Credit score is very important in the eyes of lenders and usually is the top way they can decide if we are responsible borrowers. Income is important, but even those with high income may not be financially responsible, so credit scores weigh the most on decisions. If you have not looked at your credit report, you are entitled to a free copy of your report once every 12 months from the three major credit bureaus and examine to make sure there are no inaccuracies. Although it does not come with a credit score, if you logon to your current monthly credit card statement it should provide you with your credit score (a new feature for credit card companies). If you are looking to increase your score, there are a couple of things to follow right away.
Since part of your credit score is measured based upon credit balances compared to overall credit availability, an easy fix (but sometimes the hardest to do) is not to use credit cards until the balance is paid off. The smaller your debt percentage is, the higher your credit score, so rule of thumb is to keep balances low.
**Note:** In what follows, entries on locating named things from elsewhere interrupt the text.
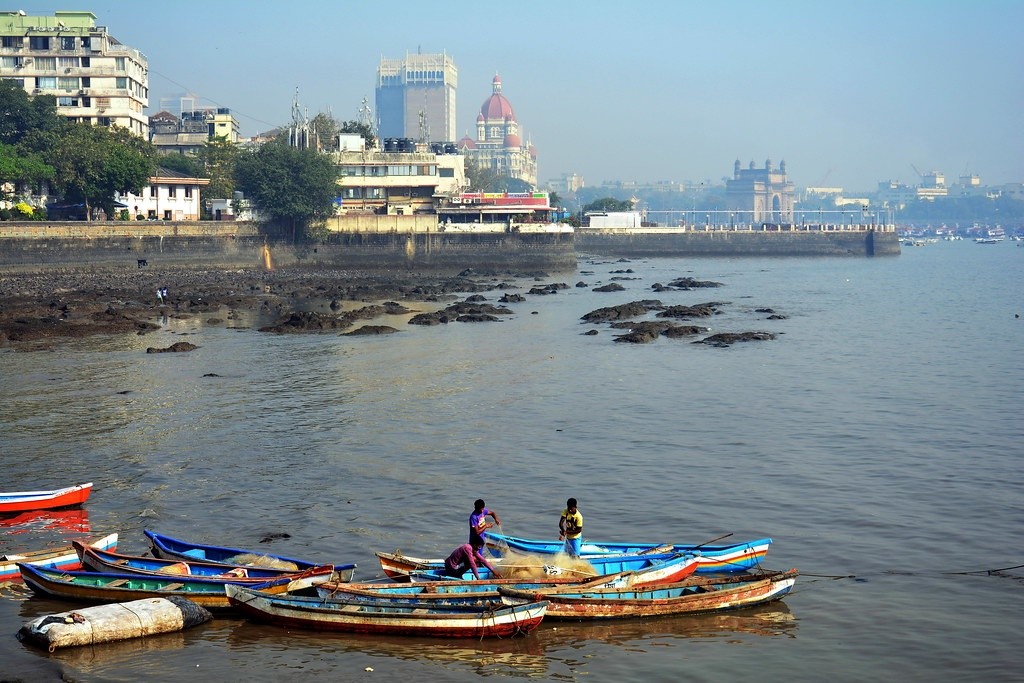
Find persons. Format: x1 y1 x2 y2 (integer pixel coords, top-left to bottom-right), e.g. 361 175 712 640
445 536 503 580
559 498 583 559
469 499 501 555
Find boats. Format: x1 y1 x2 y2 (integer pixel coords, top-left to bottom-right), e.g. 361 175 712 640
143 529 357 584
483 530 773 574
310 549 702 604
70 540 335 593
15 562 292 613
894 222 1024 247
0 532 119 582
496 567 802 620
224 582 552 639
0 483 94 513
15 595 214 654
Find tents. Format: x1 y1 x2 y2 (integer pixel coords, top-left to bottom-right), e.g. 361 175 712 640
45 189 128 221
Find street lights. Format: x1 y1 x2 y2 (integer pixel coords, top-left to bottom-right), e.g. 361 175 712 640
731 213 734 230
802 214 805 230
850 214 854 225
706 214 709 225
681 213 685 226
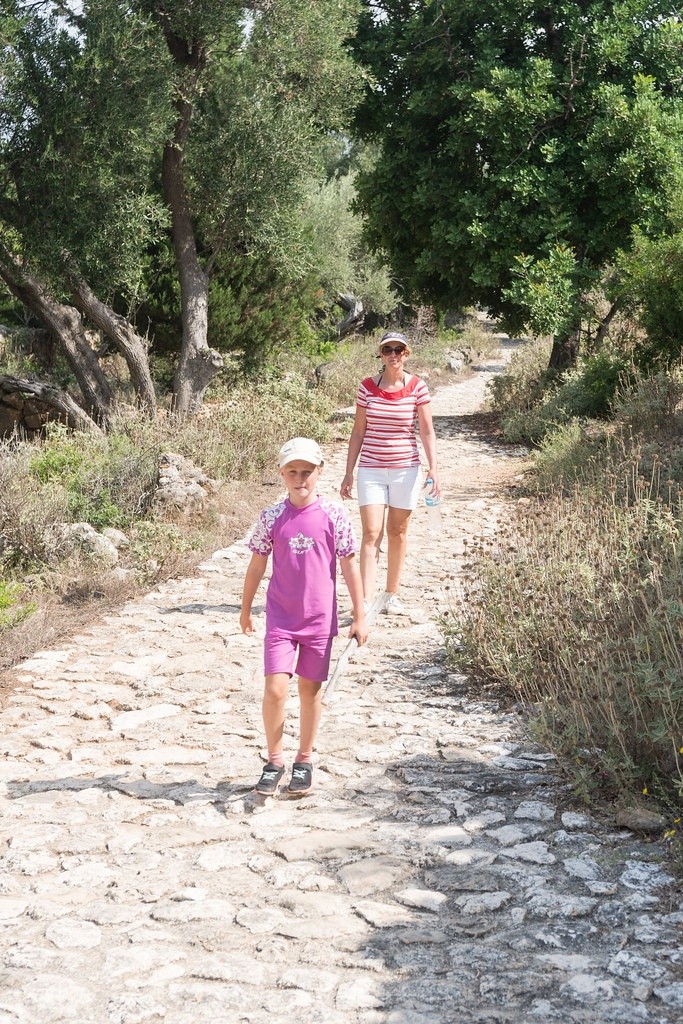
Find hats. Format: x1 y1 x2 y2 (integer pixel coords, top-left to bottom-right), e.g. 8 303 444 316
379 331 408 349
278 437 322 468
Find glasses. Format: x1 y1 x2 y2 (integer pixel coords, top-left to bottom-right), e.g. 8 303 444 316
381 346 405 356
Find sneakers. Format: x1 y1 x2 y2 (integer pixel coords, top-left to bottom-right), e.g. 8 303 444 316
386 595 404 615
288 762 313 793
255 762 287 796
364 599 373 616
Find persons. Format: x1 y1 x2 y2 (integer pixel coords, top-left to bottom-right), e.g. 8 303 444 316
339 331 442 616
238 437 368 797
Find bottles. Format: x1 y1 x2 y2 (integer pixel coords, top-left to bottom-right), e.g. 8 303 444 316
425 478 443 530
Even if you are paying balances off each month, it could still be a negative hit on credit so might be wise to pay balances bi-weekly.
No New Debt
This also means do not open new cards as well and charge on those. If you take out additional cards it will add to your credit availability, but your score will still decrease as it is a new pull of credit. If you have multiple cards that need to be paid off, start with the card with the highest interest rate and pay that one off. The more you pay in interest, the payments to go interest first, and the longer it will take to pay off the debt balance.
Pay On Time
Late payments hit credit after 30 days late and can stay on credit reports for seven years, so stop making late payments now. Once you are caught up, your APR may have skyrocketed (although it will not hit credit, payments even one day late can drastically increase APR) so work with the credit card company to see if you can get APR in line. Remember the goal is paying the least amount of interest so you can pay off debt, so if you are paying too high of interest rate you may need to transfer balance to another card and cut up the current card.